EXERCISE SET:
A. According to the passage about miniature golf in D.C., in what year did the East Potomac Park miniature golf course begin operating?
B. Extend the passage about miniature golf in D.C. with new material that follows its final sentence.

TEXT PASSAGE:
◇ ◇ ◇
There are not a lot of choices when it comes to playing miniature golf in D.C. In fact, there is only one miniature golf course in the entire city.  And that is the course in the East Potomac Park Golf Center, located in East Potomac Park at 972 Ohio Drive (MAP), just south of The Jefferson Memorial and north of Hains Point, situated on a peninsula between the Washington Channel and the Potomac River.  And this was the destination of my lunchtime bike ride today, which combined with taking the afternoon off from work, turned into a miniature vacation.

East Potomac Park’s miniature golf course began operating in 1930, and is the oldest continually-operating course in the United States.  As you can imagine based on its age, it is a little more plain in appearance than the typical modern dinosaur or pirate-themed courses, or the fluorescing glow-in-the-dark indoor courses, that are prevalent in seaside resorts, amusement parks, and other tourist destinations.

Each of the course’s holes are simple cement, brick and stone structures with lightly rolling hills and angled turns and corners.  But with varying degrees of difficulty, the overall course is challenging enough to keep the game interesting.  My score made it clear that I was not one of the best players to play the course.  But I think I can safely say that I had as much fun as anyone there.  And a leisurely late lunch at the clubhouse after a full round of 18 grueling holes was a perfect way to top off the day.
◇ ◇ ◇
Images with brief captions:
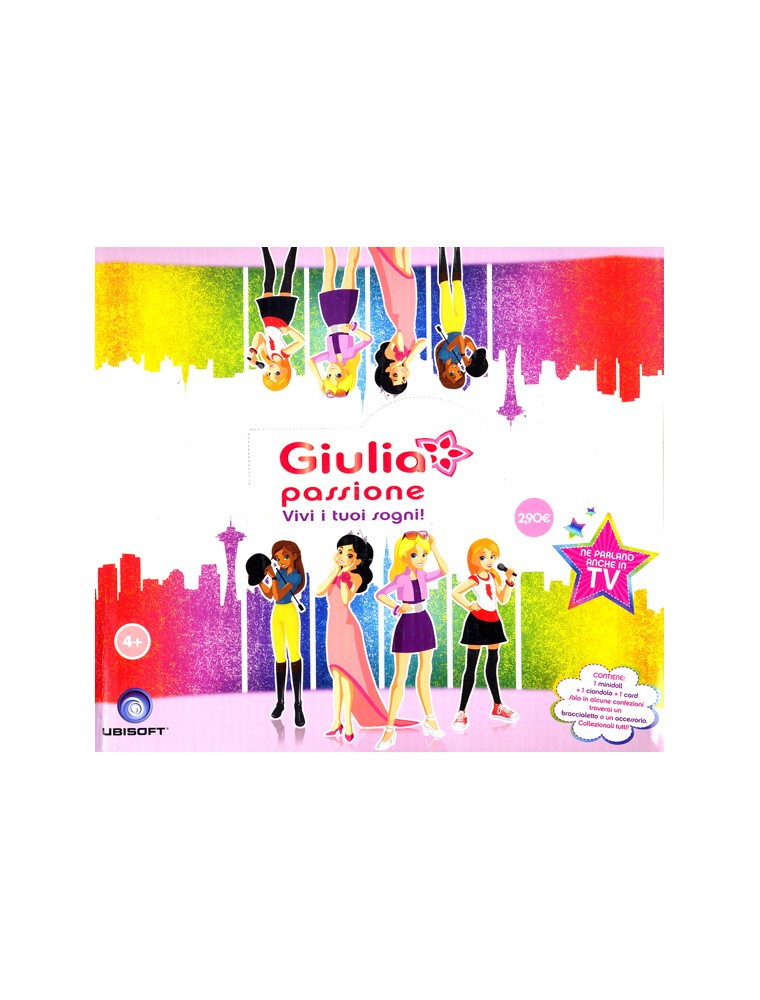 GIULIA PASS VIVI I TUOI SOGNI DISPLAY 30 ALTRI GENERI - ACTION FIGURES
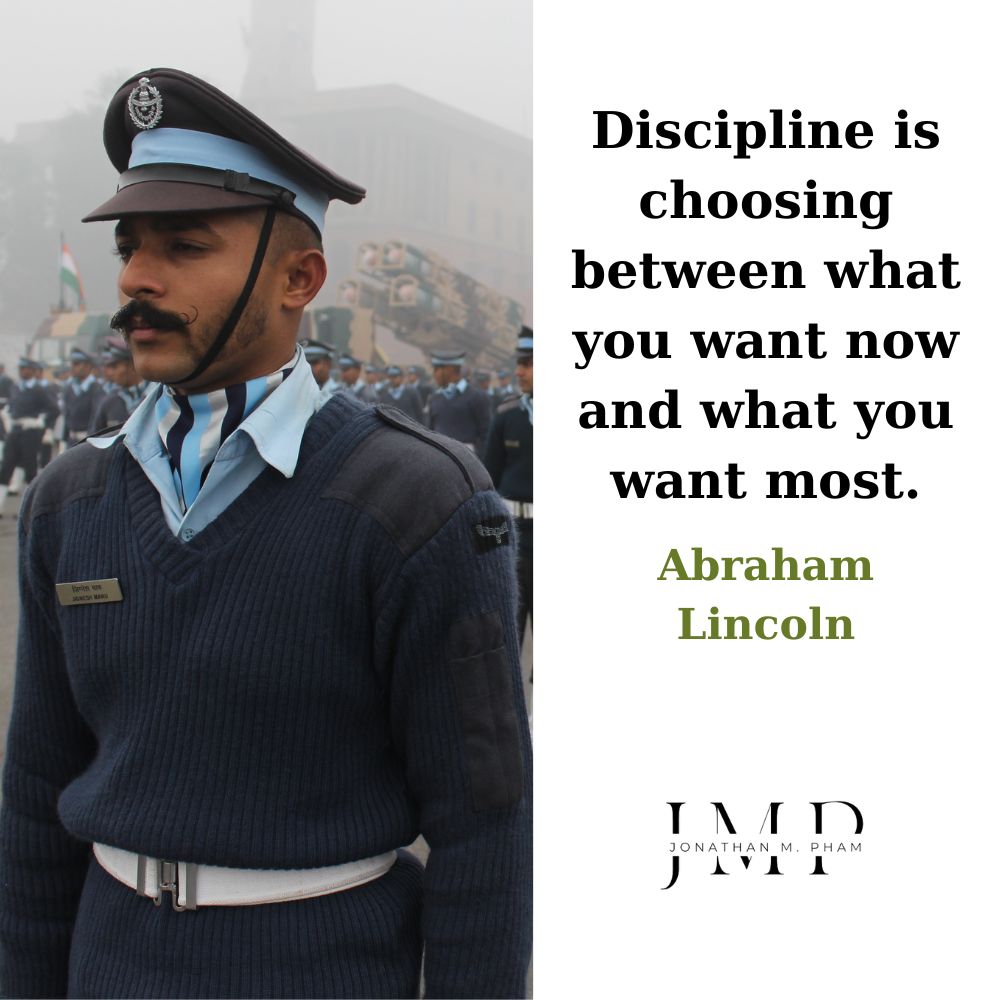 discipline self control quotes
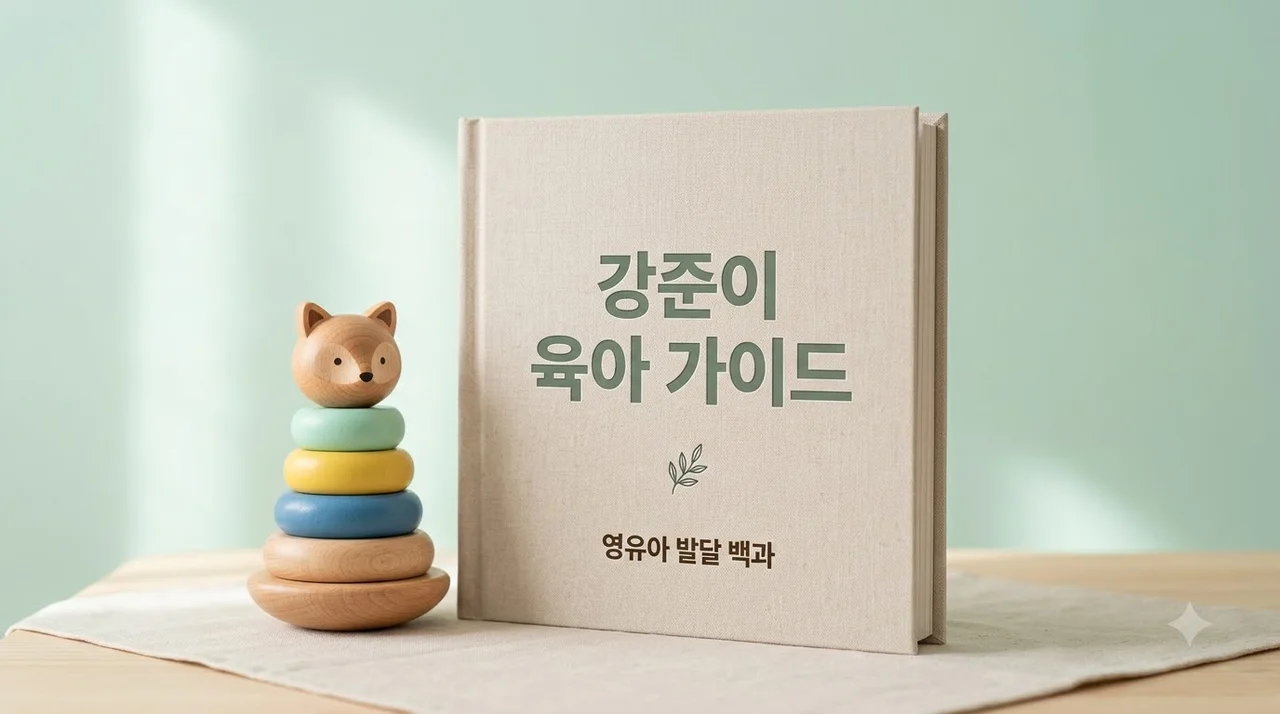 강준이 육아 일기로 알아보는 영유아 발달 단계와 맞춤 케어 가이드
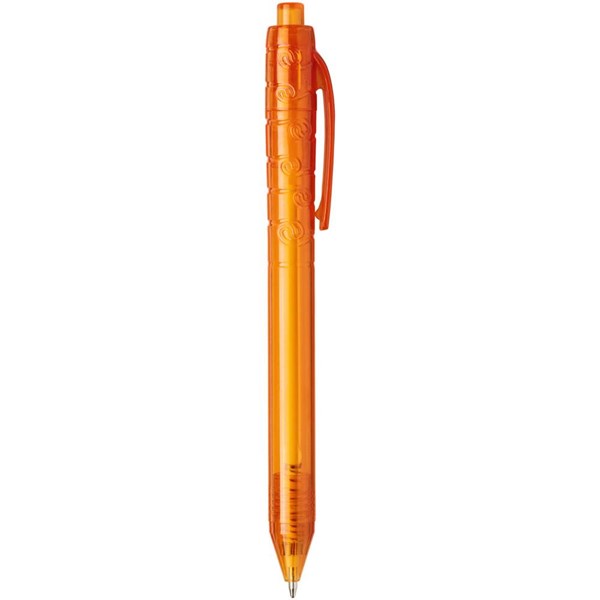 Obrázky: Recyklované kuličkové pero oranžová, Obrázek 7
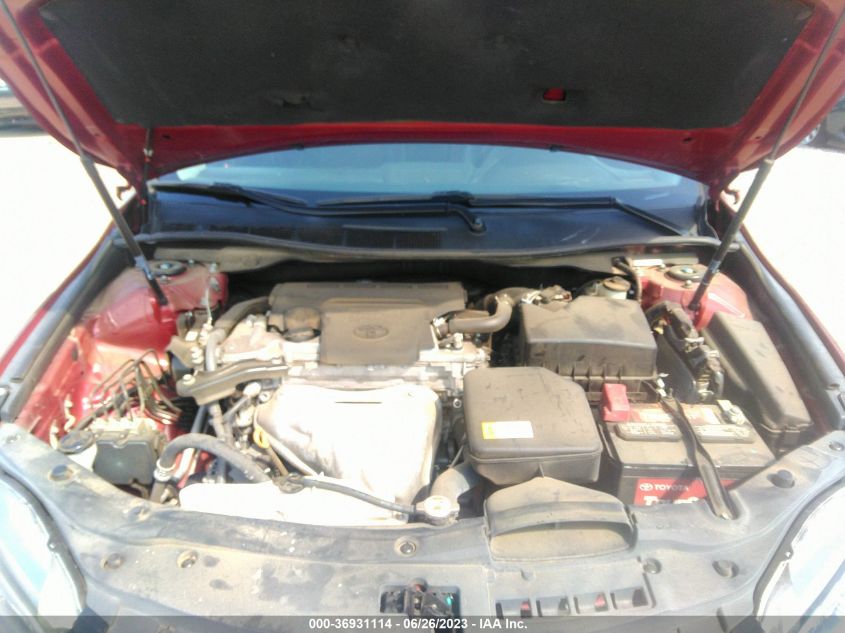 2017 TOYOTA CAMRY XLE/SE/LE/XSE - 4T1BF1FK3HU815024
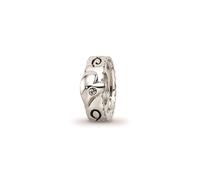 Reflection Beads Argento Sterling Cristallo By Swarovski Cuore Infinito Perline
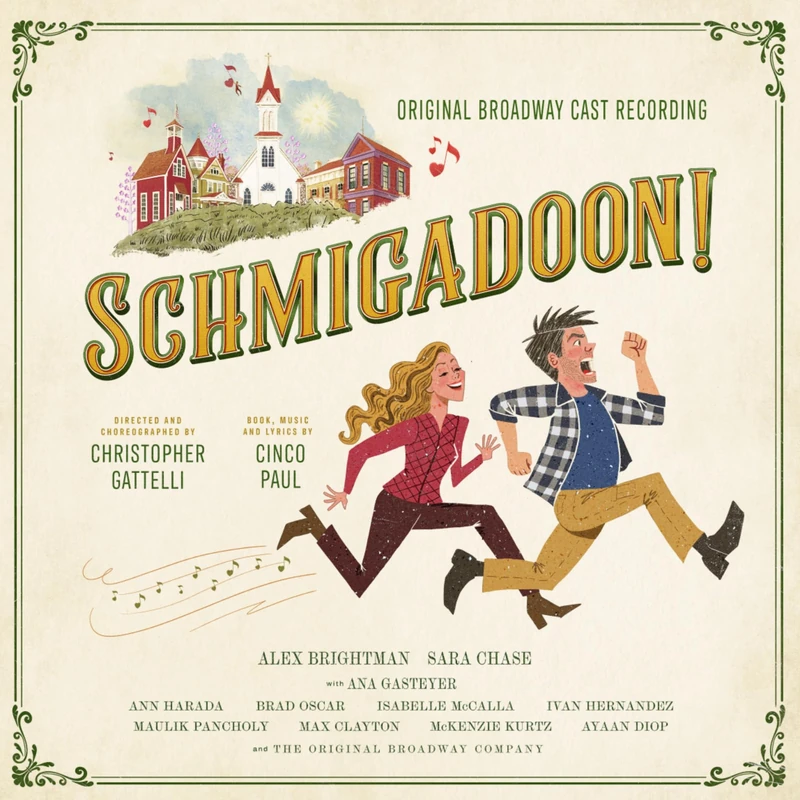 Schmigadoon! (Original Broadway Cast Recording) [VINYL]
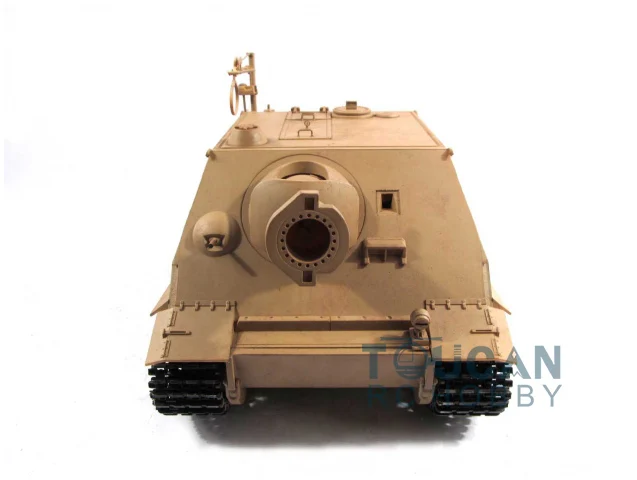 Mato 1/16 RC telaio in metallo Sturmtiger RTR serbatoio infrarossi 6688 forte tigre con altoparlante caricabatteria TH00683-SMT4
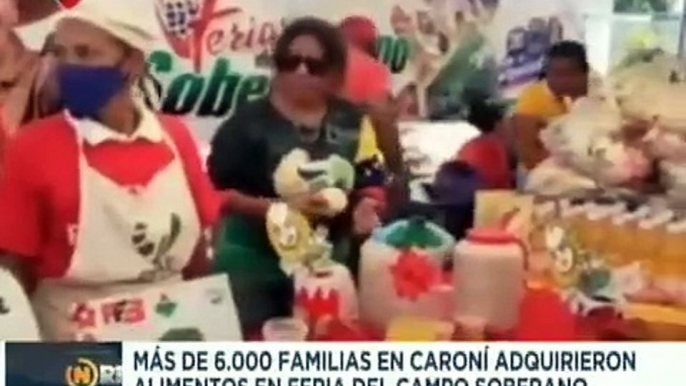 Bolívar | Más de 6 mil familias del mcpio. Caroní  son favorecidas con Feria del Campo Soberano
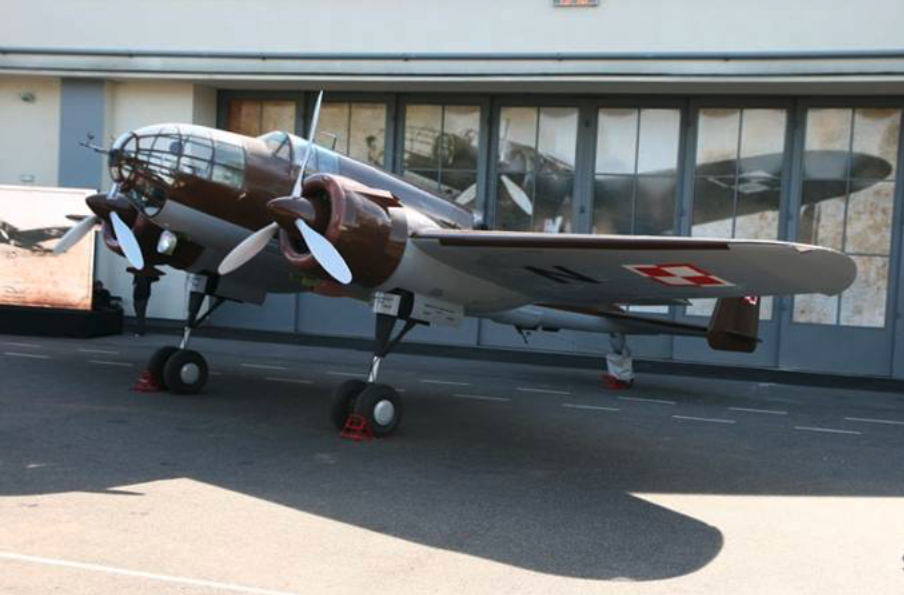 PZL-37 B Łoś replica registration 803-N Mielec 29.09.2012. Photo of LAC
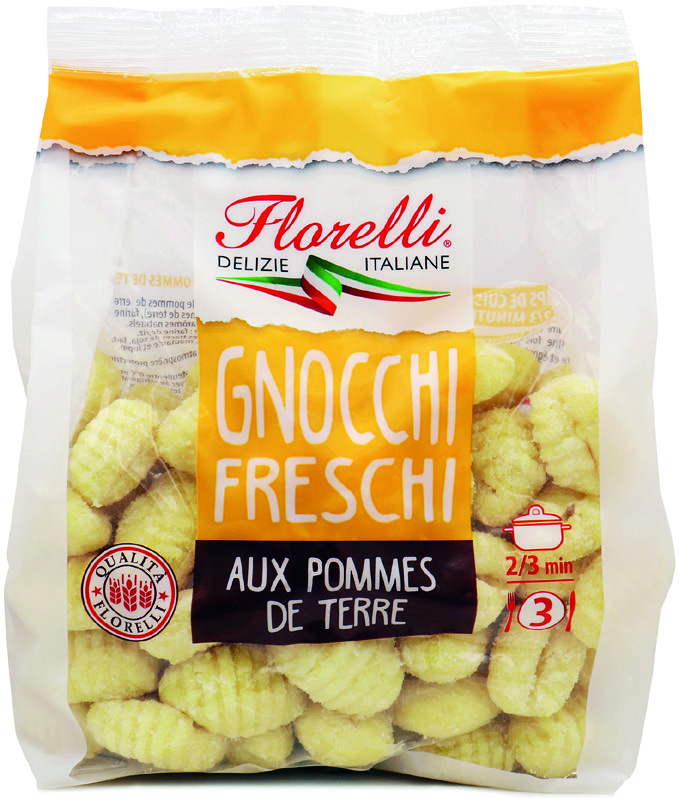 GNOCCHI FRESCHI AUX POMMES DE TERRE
◇ ◇ ◇
ANSWER SET:
A. 1930

B.
The East Potomac Park Golf Center also has two 9-hole and one 18-hole regular golf courses in addition to its miniature version, as well as a covered and lighted driving range, a practice putting green, a FootGolf course (also the only one in D.C.), a retail pro shop, a tennis center, and an aquatic center. There is also a restaurant in the club house, The Potomac Grille, which serves breakfast, lunch and dinner. And everything is overseen by the National Park Service and, therefore, open to the public.

The center has available on-site parking, as well as an ample number of bike racks.  So regardless of how you get there, I highly recommend going.  For me, it was a great way to end the workday, and begin the workweek.